Within the department of Biomedical Engineering & Physics, several techniques are available for optical imaging.

Confocal laser endomicroscopy

Confocal laser endomicroscopy (CLE) is an advanced imaging technique that allows real-time, high-resolution visualization of tissues at the cellular level during endoscopy or needle-based interventions. CLE is based on fluorescence and uses 488 nm light to excite either fluorescein or intrinsic auto-fluorescence (i.e. cartilage) to create in vivo confocal images. The CLE engine is interfaced with several fiber-based catheters, all using different optics depending on the required need. The imaging depth is around 60 micrometer and the field of view, depending on the used imaging catheter, ranges from 150 to 500 micrometer.

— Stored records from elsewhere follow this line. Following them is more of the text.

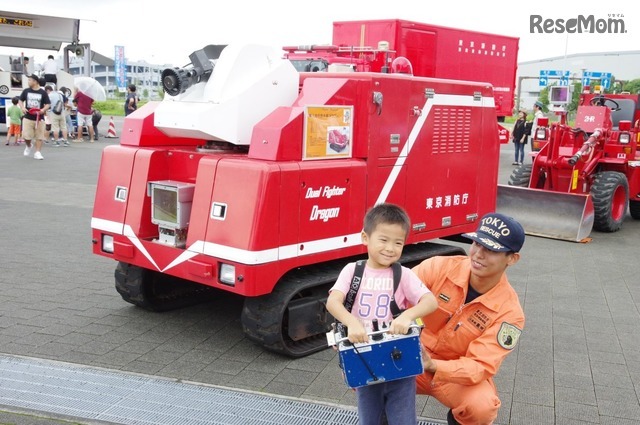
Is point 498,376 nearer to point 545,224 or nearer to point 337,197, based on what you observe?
point 337,197

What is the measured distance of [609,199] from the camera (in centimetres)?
1043

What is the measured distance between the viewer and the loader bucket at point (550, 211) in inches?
391

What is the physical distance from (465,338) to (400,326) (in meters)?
0.62

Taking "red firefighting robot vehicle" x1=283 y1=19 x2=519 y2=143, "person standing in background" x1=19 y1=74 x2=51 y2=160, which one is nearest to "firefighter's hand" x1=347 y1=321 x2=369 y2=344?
"red firefighting robot vehicle" x1=283 y1=19 x2=519 y2=143

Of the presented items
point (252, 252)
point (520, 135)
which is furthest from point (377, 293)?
point (520, 135)

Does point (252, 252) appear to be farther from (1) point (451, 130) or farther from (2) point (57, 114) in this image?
(2) point (57, 114)

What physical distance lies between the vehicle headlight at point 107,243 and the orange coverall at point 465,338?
2.90 meters

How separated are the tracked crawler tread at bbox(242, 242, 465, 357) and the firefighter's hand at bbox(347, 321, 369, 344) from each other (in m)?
1.96

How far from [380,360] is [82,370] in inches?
101

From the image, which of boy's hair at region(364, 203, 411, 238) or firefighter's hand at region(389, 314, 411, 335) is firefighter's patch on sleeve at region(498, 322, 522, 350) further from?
boy's hair at region(364, 203, 411, 238)

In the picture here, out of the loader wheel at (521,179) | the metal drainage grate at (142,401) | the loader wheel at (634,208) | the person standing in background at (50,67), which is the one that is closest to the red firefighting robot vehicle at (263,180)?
the metal drainage grate at (142,401)

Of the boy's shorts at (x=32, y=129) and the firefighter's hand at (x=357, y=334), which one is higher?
the boy's shorts at (x=32, y=129)

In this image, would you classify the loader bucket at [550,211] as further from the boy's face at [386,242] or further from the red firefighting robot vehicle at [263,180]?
the boy's face at [386,242]

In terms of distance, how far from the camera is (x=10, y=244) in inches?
319
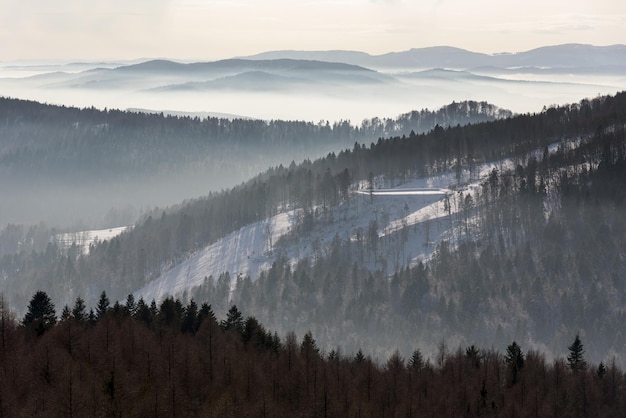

Laser speckle contrast imaging

A laser speckle contrast imager is available that allows the visualization of bulk tissue perfusion of the whole surgical field. Laser speckle contrast imaging offers rapid, full-field visualization of blood flow dynamics, enabling real-time assessment of microvascular perfusion with high spatial and temporal resolution. It is an imaging modality that visualizes the superficial blood flow based on the change in the speckle signal generated from a near infrared laser. With laser speckle contrast imaging (LSCI), a large area (10x20 cm) can be analyzed in real time giving the perfusion dynamics from tissue under investigation. The LSCI setup within the Biomedical engineering and physics department is positioned on a clinical cart, with the compact imaging head positioned conveniently on a articulating arm.

Optical coherence tomography

Different clinical and preclinical Optical Coherence Tomography (OCT) systems are available for research purposes. The OCT systems employ near infrared light, typically 800, 1060 nm or 1310 nm to create depth resolved three-dimensional microscale images of tissue based on the back scattered light. The maximal imaging depth range into tissue is usually around 2 mm with a resolution ranging from 5 to 10 micrometer. With these high resolution 3D images, quantitative and qualitative information can be extracted from the tissue. Both scattering properties as well as perfusion information can be obtained within minutes. The OCT device can be interfaced with either a handheld scanner that allows for extra corporal imaging of i.e. skin or brain perfusion or with a helical scanning in combination with a single use sterile catheter that is tailored for imaging tubular cavities such as blood vessels.

Side stream dark field

Side stream dark field (SDF) imaging is available for in-vivo visualization of microvasculature. SDF imaging offers a noninvasive window into the microcirculation, revealing superficial capillary blood flow in tissue in real-time. It is an optical technology to visualize the microcirculation of tissue. Using SDF imaging, tissue is illuminated by green light emitting diodes (LEDs). Hemoglobin in red blood cells absorbs this 530 nm light, producing a high contrast compared to surrounding tissue. To image movement of flowing RBSs, light is pulsed stroboscopically into the tissue and is detected with a camera. The SDF device is interfaced with a handheld scanner and a sterile tip that can be used in a clinical and pre-clinical environment.